But none of that can deter this man on a mission, like a paratrooper jumping beyond enemy lines.

Journalist Seabrook is also keenly aware that the UN, Unicef, Save the Children "emphasize improving social conditions within sending countries, rather than facilitating international adoption."

But he is also aware of the backlash from people such as Senator Mary Landrieu who has threatened to cut off UNICEF'S funding unless it changes its position on adoption which you can read about in all its glorious meanness here and he uses a highly over-exaggerated figure of 163 million "orphans" while his inner battle continues, pondering:
"The difficult issue is what constitutes 'forced relinquishment.' Is a mother who cannot afford to feed her child forced into relinquishment by poverty? If so, aren't all international adoptions of social orphans morally indefensible."

One can just about see the desperatly sweet little angel on his shoulder whispering in his ear as he and his wife "wrestled with the moral issue of adopting from a poor country." But it is the animated evil devil that provides justifications that are no less astounding than a sociopath with multiple personality disorder.:
"One can argue that no decision made in the straits of crushing poverty can be truly free, but shouldn't a woman, regardless of her circumstances, have the right to choose what she thinks is best for herself and he family?"
By that "logic" mothers and fathers who sell their children into prostitution re merely exercising their "right" to choose.

On a lesser level, this dichotomy and inner turmoil allow him to use the term social orphan and not be aware that the figure he uses represents 90% half or social orphans and lament that "international adoptions is dwindling because no one can agree on what constitutes an ethical adoption" as he carries away his prize?

And in the end, carry off the child he had prepared to adopt before the earthquake hit, of course he does, even as he bristles at the word "rescue." Because in the end he admits:
"In International adoption, a buffer of distance, language, culture, and class exists between the adoptive parents and the birth parents [who he didn't have 'time" to meet"] and, to be honest, that was one of the things I liked."
And so, after reading all he could and knowing what he knows as a reporter, he did it anyhow to fill his one "need."  Are we supposed to applaud him for his honesty, as is the expectations of caught adulterers who make public displays of their "remorse?" of having been found out?

### [Supplied information]
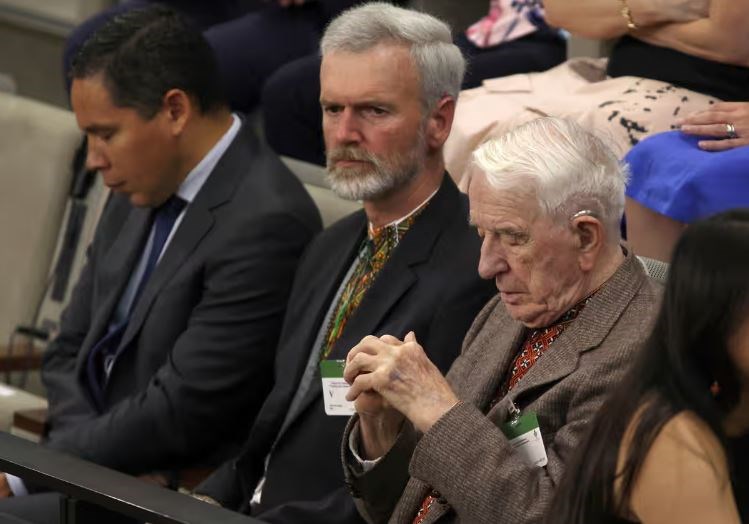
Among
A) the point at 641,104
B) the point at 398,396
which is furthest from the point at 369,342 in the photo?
the point at 641,104

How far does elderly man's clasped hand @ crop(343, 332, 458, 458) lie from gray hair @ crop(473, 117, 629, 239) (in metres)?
0.31

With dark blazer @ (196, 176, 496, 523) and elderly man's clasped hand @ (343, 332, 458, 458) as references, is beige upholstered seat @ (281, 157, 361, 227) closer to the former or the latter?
dark blazer @ (196, 176, 496, 523)

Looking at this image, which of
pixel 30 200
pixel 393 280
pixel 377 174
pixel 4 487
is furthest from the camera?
pixel 30 200

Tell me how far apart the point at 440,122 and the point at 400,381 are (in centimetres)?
87

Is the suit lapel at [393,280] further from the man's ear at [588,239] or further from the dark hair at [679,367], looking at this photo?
the dark hair at [679,367]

### [Problem to work on]
Repeat the stretch from "And in the end, carry" through "been found out?" in the post on international adoption. The listing comes from a separate source.

### [Answer]
And in the end, carry off the child he had prepared to adopt before the earthquake hit, of course he does, even as he bristles at the word "rescue." Because in the end he admits:
"In International adoption, a buffer of distance, language, culture, and class exists between the adoptive parents and the birth parents [who he didn't have 'time" to meet"] and, to be honest, that was one of the things I liked."
And so, after reading all he could and knowing what he knows as a reporter, he did it anyhow to fill his one "need."  Are we supposed to applaud him for his honesty, as is the expectations of caught adulterers who make public displays of their "remorse?" of having been found out?